"""
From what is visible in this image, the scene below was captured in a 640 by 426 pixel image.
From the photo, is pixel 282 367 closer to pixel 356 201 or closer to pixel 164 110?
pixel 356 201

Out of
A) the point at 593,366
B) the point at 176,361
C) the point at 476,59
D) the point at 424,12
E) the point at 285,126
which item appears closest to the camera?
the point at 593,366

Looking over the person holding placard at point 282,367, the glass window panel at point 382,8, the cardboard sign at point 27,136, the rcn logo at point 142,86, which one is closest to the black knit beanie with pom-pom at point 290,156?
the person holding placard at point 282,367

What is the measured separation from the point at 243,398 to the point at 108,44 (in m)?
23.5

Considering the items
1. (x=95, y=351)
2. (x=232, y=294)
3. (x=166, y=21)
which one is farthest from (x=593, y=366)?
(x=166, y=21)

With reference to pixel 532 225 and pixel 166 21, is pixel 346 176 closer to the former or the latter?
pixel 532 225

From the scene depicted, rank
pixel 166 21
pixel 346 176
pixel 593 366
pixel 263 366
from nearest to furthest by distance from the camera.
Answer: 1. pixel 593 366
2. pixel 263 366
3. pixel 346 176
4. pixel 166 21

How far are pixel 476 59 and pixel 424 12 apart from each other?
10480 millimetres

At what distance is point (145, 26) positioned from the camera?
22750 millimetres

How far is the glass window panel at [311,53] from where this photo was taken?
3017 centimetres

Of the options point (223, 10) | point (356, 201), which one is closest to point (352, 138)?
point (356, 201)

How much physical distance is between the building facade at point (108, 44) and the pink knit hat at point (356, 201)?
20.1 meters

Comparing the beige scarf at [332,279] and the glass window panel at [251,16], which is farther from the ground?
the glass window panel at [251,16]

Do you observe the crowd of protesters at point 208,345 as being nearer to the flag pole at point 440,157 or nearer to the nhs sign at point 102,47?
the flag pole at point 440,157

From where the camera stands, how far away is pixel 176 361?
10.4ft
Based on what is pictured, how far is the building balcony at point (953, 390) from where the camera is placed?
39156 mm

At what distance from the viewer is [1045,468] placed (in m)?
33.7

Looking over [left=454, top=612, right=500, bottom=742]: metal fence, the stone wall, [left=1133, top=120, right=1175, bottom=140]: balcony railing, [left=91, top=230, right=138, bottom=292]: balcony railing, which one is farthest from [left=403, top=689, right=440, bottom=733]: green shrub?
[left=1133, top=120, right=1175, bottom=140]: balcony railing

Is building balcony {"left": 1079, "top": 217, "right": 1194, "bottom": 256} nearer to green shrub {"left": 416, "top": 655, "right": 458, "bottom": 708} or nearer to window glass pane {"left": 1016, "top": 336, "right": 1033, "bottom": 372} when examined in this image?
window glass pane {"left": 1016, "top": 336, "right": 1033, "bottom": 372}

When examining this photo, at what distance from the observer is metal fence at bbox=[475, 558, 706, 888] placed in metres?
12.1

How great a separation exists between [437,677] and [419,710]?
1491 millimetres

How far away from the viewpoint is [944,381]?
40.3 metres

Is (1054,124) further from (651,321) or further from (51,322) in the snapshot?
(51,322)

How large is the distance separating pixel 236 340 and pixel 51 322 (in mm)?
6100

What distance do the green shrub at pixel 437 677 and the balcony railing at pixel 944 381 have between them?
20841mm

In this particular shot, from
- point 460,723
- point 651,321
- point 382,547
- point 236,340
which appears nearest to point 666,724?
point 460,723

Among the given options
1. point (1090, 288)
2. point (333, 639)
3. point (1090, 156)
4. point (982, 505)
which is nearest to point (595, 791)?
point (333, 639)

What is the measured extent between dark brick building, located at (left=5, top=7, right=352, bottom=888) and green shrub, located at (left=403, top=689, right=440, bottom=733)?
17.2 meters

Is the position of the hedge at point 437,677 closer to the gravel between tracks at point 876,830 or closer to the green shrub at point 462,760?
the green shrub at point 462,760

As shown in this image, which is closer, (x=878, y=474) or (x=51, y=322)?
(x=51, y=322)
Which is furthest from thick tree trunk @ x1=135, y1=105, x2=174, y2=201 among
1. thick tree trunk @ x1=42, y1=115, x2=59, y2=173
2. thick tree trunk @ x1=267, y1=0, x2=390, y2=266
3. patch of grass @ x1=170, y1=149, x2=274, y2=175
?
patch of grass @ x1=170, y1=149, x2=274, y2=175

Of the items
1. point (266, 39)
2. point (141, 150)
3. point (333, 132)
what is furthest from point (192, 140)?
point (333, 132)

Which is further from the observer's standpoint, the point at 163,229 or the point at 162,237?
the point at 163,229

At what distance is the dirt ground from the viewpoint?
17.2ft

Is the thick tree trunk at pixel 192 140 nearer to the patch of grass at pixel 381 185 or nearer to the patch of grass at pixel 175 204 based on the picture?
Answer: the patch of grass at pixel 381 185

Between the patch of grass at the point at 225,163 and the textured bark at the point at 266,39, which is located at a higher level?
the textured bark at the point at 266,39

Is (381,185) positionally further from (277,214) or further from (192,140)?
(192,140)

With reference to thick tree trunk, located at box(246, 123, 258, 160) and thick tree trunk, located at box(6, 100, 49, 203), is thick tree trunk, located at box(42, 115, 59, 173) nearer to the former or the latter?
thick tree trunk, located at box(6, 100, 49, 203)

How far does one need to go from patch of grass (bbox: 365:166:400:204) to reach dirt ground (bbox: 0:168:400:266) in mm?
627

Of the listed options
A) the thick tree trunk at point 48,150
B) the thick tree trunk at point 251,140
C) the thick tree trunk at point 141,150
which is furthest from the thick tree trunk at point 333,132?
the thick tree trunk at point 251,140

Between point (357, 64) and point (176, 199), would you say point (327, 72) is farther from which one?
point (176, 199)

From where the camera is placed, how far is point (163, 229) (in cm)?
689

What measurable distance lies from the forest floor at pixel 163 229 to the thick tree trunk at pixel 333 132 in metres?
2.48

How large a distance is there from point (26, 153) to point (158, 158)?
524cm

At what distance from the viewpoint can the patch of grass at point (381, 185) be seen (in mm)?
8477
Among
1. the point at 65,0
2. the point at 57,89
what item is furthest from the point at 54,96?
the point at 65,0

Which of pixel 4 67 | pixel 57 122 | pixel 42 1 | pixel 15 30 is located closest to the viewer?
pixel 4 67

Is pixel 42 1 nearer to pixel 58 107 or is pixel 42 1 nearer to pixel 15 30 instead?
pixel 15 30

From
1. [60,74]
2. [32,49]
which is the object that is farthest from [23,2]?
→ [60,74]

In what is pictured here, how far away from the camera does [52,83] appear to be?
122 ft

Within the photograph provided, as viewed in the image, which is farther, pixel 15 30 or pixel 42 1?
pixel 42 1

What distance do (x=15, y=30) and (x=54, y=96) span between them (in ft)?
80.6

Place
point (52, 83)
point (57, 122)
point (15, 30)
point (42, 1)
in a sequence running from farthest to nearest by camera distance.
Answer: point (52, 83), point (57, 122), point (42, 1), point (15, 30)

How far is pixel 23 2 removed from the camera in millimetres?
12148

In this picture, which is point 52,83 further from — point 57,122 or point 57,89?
"""
TASK GOAL: Replace "tree trunk" with "oak trunk" in the rows running from the line with "Is the thick" up to and including the line with "Answer: the patch of grass at pixel 381 185", and give only those lines, otherwise unchanged.

TASK SOLUTION:
Is the thick oak trunk at pixel 192 140 nearer to the patch of grass at pixel 381 185 or nearer to the patch of grass at pixel 175 204 based on the picture?
Answer: the patch of grass at pixel 381 185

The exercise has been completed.